Reading passage:

■ ■ ■ ■ ■

- Film poster
- Directed by: Don Weis
- Written by: Charles Schnee
- Based on: the short story A Rose Is Not a Rose by Samson Raphaelson
- Produced by: Henry Berman
- Starring: Keefe Brasselle Sally Forrest Lionel Barrymore
- Cinematography: Harold Lipstein
- Edited by: Fredrick Y. Smith
- Music by: Rudolph G. Kopp
- Production company: Metro-Goldwyn-Mayer
- Distributed by: Loew's Inc.
- Release date: October 10, 1951 (Los Angeles);
- Running time: 87 minutes
- Country: United States
- Language: English
- Budget: $439,000
- Box office: $457,000

= Bannerline =

1951 film

Bannerline is a 1951 American drama film directed by Don Weis. The film stars Keefe Brasselle, Sally Forrest and Lionel Barrymore.

==Plot==
Young Mike Perrivale is an ambitious reporter for the Clarion who resents being assigned to cover only social events and small stories. He takes the advice of his girlfriend Richie Loomis to interview Hugo Trimble, a beloved local history teacher and community gadfly. Trimble, in the hospital and fatally ill, regrets that he was unable to expunge corruption from the city's government, which has been under the control of gangster Frankie Scarbine. To lift Trimble's spirits, Perrivale persuades his editor and publisher to publish several copies of the paper with a false front page proclaiming that Scarbine has been indicted and that the government leaders have resigned. Trimble is touched by the gesture but knows immediately that the page is a fake.

■ ■ ■ ■ ■

Data supplied:
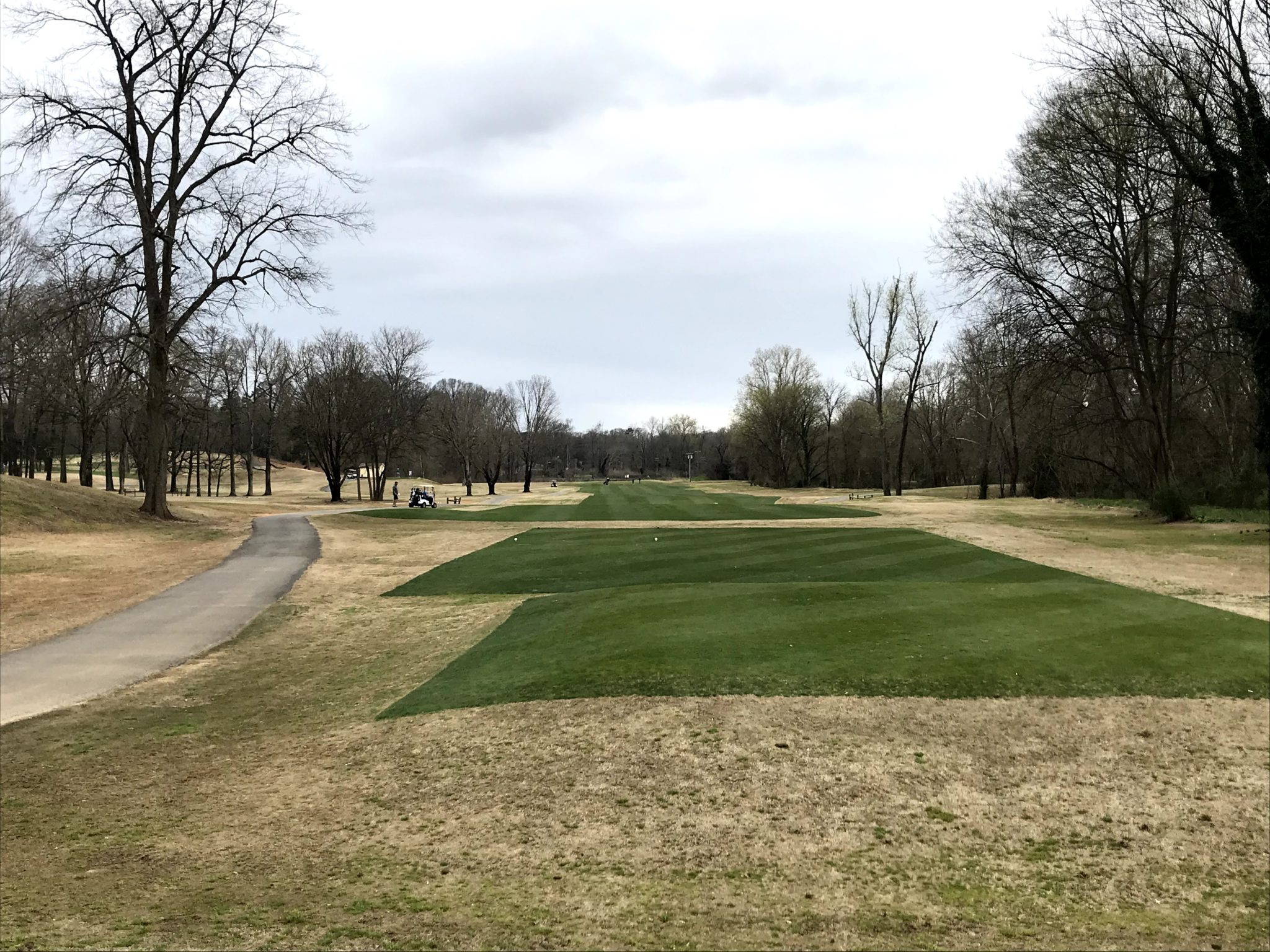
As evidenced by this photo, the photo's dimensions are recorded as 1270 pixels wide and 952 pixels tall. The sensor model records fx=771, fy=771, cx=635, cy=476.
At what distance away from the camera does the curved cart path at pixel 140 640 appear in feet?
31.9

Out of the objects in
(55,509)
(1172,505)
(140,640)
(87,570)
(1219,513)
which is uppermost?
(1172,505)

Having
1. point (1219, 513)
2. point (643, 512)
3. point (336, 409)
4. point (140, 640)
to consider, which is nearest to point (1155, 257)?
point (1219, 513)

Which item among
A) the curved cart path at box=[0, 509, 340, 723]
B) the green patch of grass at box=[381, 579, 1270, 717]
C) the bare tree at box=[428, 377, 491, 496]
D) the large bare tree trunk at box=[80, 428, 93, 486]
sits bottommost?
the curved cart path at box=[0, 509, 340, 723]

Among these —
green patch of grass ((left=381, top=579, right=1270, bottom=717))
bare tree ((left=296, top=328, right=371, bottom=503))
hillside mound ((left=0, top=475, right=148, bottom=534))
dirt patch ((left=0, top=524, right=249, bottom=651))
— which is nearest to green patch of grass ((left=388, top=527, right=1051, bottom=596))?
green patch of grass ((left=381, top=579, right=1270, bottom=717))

■ ■ ■ ■ ■

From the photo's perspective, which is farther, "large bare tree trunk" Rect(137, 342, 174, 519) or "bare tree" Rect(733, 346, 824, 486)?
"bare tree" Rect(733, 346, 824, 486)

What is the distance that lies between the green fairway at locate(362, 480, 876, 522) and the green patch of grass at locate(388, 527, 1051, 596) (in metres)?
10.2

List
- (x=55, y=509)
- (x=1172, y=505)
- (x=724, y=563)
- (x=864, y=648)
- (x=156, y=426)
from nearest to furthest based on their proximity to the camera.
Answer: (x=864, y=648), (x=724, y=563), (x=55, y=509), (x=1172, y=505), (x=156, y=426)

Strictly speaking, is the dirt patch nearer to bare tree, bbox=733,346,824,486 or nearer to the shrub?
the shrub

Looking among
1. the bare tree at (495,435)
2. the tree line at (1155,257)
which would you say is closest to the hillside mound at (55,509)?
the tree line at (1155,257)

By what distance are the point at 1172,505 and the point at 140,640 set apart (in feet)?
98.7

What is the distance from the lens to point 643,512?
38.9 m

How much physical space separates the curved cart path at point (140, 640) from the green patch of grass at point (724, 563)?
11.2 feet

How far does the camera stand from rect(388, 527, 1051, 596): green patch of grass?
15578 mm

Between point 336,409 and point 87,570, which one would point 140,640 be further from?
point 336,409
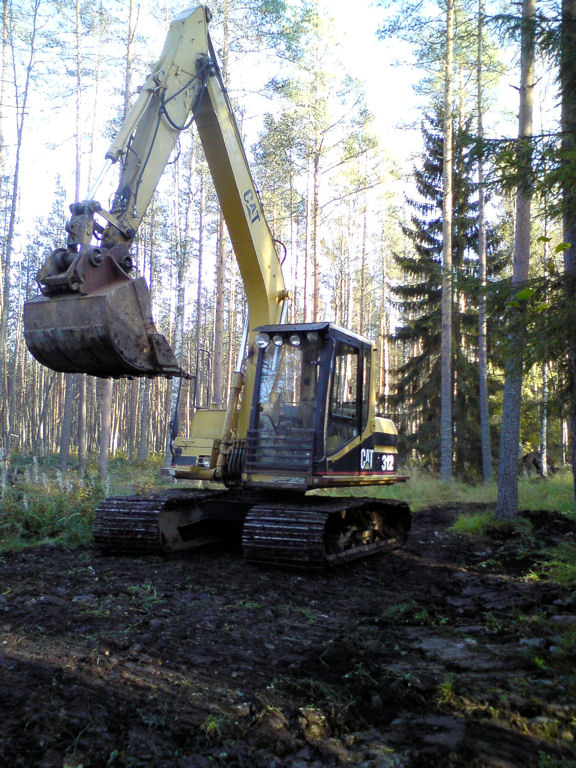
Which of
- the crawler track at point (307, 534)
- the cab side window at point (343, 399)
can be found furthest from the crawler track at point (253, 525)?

■ ■ ■ ■ ■

Requirement A: From the Bannerline article, quote the passage starting with "- Release date: October" and going on through "and Lionel Barrymore.".
Requirement B: According to the Bannerline article, which gangster has controlled the city's government?
Requirement C: Write what follows the final sentence of the Bannerline article's plot summary.

Written response A:
- Release date: October 10, 1951 (Los Angeles);
- Running time: 87 minutes
- Country: United States
- Language: English
- Budget: $439,000
- Box office: $457,000

= Bannerline =

1951 film

Bannerline is a 1951 American drama film directed by Don Weis. The film stars Keefe Brasselle, Sally Forrest and Lionel Barrymore.

Written response B: Frankie Scarbine

Written response C:
Soon after at a bar, Perrivale encounters Josh, a former reporter and alcoholic who now runs the Clarion presses. After several drinks, they decide to print the complete run of the next day's edition using the fake front page. Scarbine is enraged, although he has some admiration for Perrivale's nerve, and demands that Perrivale be fired. Perrivale considers how he might be able to influence a grand jury to investigate the city's corruption. After Mike is beaten by one of Scarbine's men, Josh and the publisher take their knowledge to the grand jury. Recovering from his injuries in the hospital, Mike learns that Scarbine's gang has left town and the mayor and city council have resigned. Finally receiving a promotion, Mike is able to marry Richie.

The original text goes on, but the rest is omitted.